The State Library of Victoria holds more than two million digitised images in its online catalogue. Buried inside that archive, according to library staff who work the collections desk on Swanston Street, are thousands of duplicate or near-duplicate files — scanned twice, uploaded under variant filenames, or ingested from separate donor collections without cross-referencing. The library confirmed it is mid-way through a structured deduplication audit, with completion targeted for mid-2027.
The problem is not unique to one institution, but Melbourne is arriving late to a fix that Amsterdam, Seoul and Toronto each began in earnest between 2021 and 2023. With AI image-generation accelerating the rate at which visual content enters both public and private databases, the gap between cities that have systematic replacement pipelines and those still patching manually is widening fast.
What Deduplication Actually Costs — and Why Melbourne Fell Behind
Duplicate image management sounds like a filing problem. It is actually a budget problem. The City of Amsterdam's municipal archive, the Stadsarchief, completed a two-year project in 2023 that eliminated roughly 340,000 redundant image files from its publicly accessible Beeldbank database, freeing an estimated 4.2 terabytes of server capacity and cutting retrieval query times by around 30 percent, according to figures the archive published on its open-data portal that year.
Seoul's metropolitan government funded a dedicated visual-asset deduplication program under its 2022 Smart City data governance framework, allocating the equivalent of approximately A$2.8 million across 14 municipal departments. Toronto Public Library, dealing with a similar backlog after merging four separate digital branch collections in 2021, contracted a specialist firm to run perceptual-hashing software across its entire image repository — a process that took eight months and identified duplicates at a rate the library described in its 2022–23 annual report as exceeding 18 percent of total holdings.
Melbourne's institutions have not moved at that pace. The Victorian government's Coordinated Public Records Program, administered through the Public Record Office Victoria in North Melbourne, covers policy guidance on digital recordkeeping but does not mandate active deduplication timelines for collecting institutions. Museums Victoria, which oversees the Melbourne Museum in Carlton and the Immigration Museum on Flinders Street, confirmed it uses its Collections Online system to flag potential duplicates, but declined to provide figures on the scale of its current backlog.
The Pressure Point: AI and Housing-Era Photography
Two specific pressures are making the problem harder to defer. First, AI image tools now allow staff at organisations like the City of Melbourne's own digital content team to generate dozens of visual assets in minutes — and without a strict naming and hashing protocol in place at the point of ingest, duplicates accumulate faster than any retrospective audit can clear them. Second, Victoria's housing density reform push has produced a surge in planning-related aerial and site photography submitted to councils across inner-city suburbs from Fishermans Bend to Brunswick, much of it unindexed and duplicated across multiple departmental systems.

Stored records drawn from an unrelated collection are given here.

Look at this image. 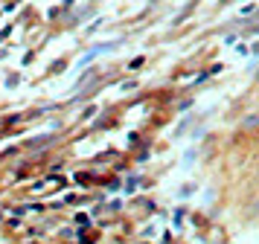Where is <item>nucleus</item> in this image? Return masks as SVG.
<instances>
[{
  "label": "nucleus",
  "mask_w": 259,
  "mask_h": 244,
  "mask_svg": "<svg viewBox=\"0 0 259 244\" xmlns=\"http://www.w3.org/2000/svg\"><path fill=\"white\" fill-rule=\"evenodd\" d=\"M242 128H245V131H256V128H259V116H247Z\"/></svg>",
  "instance_id": "1"
}]
</instances>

The RMIT University library on Swanston Street has taken what its digital services team describes internally as a proactive stance, integrating open-source perceptual-hashing tools into its image ingest workflow from January 2026. The university has not published outcome data yet, but the approach mirrors what Toronto Public Library deployed and what the National Library of New Zealand began piloting in Wellington in late 2024.
For Melbourne to close the gap on peer cities, collections and IT leads say the priority is policy before technology. Amsterdam's Stadsarchief did not succeed because it bought better software — it succeeded because the municipal council mandated deduplication as a condition of annual digital infrastructure funding from 2021 onwards. That kind of legislative hook does not currently exist in Victoria.
The State Library's audit is scheduled to publish interim findings in October 2026. If those findings prompt Public Record Office Victoria to update its guidance, collecting institutions across the city could have a new compliance baseline by early 2027 — roughly four years behind where Amsterdam landed, and two behind Toronto. Organisations managing large image libraries are advised to begin perceptual-hash audits now rather than wait for state guidance to catch up.